In an optional embodiment, S270 corresponds to or is similar to S130 shown in FIG. 1 of the above embodiment, and will not be repeated in the present embodiment.

In another optional embodiment, the screening, based on an object weight and a sample mutation vector set in each object feature set, the preset classification object set to obtain a target classification object set includes: adding a preset classification object having the greatest object weight in the preset classification object set to a current screened classification object set; adding at least one preset classification object that does not exist in the current screened classification object set to the current screened classification object set to obtain at least one current reference classification object set; and screening, based on each current reference classification object set and at least two sample mutation vector sets, the preset classification object set to obtain the target classification object set.

For example, assuming that the preset classification object set includes drug resistance gene A, drug resistance gene B, drug resistance gene C, and drug resistance gene D, and the current screening classification object set is [drug resistance gene A drug resistance gene B]. Correspondingly, each reference classification object includes drug resistance gene C and drug resistance gene D, in which case each current reference classification object set includes [drug resistance gene A drug resistance gene B drug resistance gene C] and [drug resistance gene A drug resistance gene B drug resistance gene D].

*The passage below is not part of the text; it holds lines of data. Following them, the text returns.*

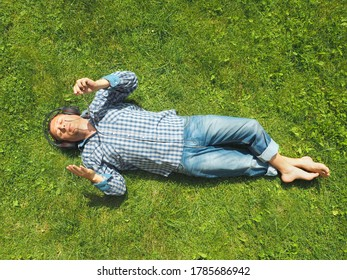 Adult man in casual clothes on the grass in the park. Listening music . Top view
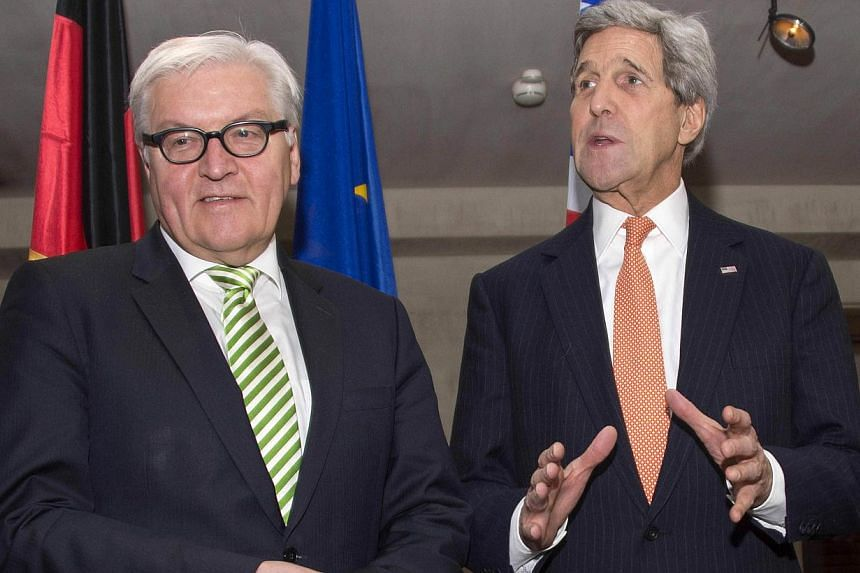German Foreign Minister Frank-Walter Steinmeier (left) with US Secretary of State John Kerry (right) at the Munich Security Conference in Germany, Feb 7, 2015. -- PHOTO: AFP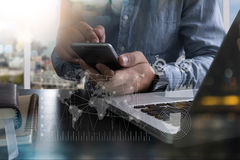 Business man working on digital tablet computer and smart phone Royalty Free Stock Image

Based on the above embodiments, optionally, the screening, based on each current reference classification object set and at least two sample mutation vector sets, the preset classification object set to obtain the target classification object set includes: training, for each current reference classification object set, based on a sample mutation vector set separately corresponding to at least one preset classification object in the current reference classification object set, a second initial model to obtain a current second target model; acquiring previous second classification performance of a previous second target model corresponding to a previous screened classification object set in a previous iteration step; determining, based on the previous second classification performance and current second classification performance separately corresponding to at least one current second target model, a next screened classification object set, and using the next screened classification object set as the current screened classification object set; iteratively performing the step of adding at least one preset classification object that does not exist in the current screened classification object set to the current screened classification object set to obtain at least one current reference classification object set; and using, until each current second classification performance is not better than the previous second classification performance, the current screened classification object set as the target classification object set.

Specifically, a training method for the second initial model is the same as or similar to the training method for the first initial model in the above embodiments, and will not be repeated herein in the present embodiment.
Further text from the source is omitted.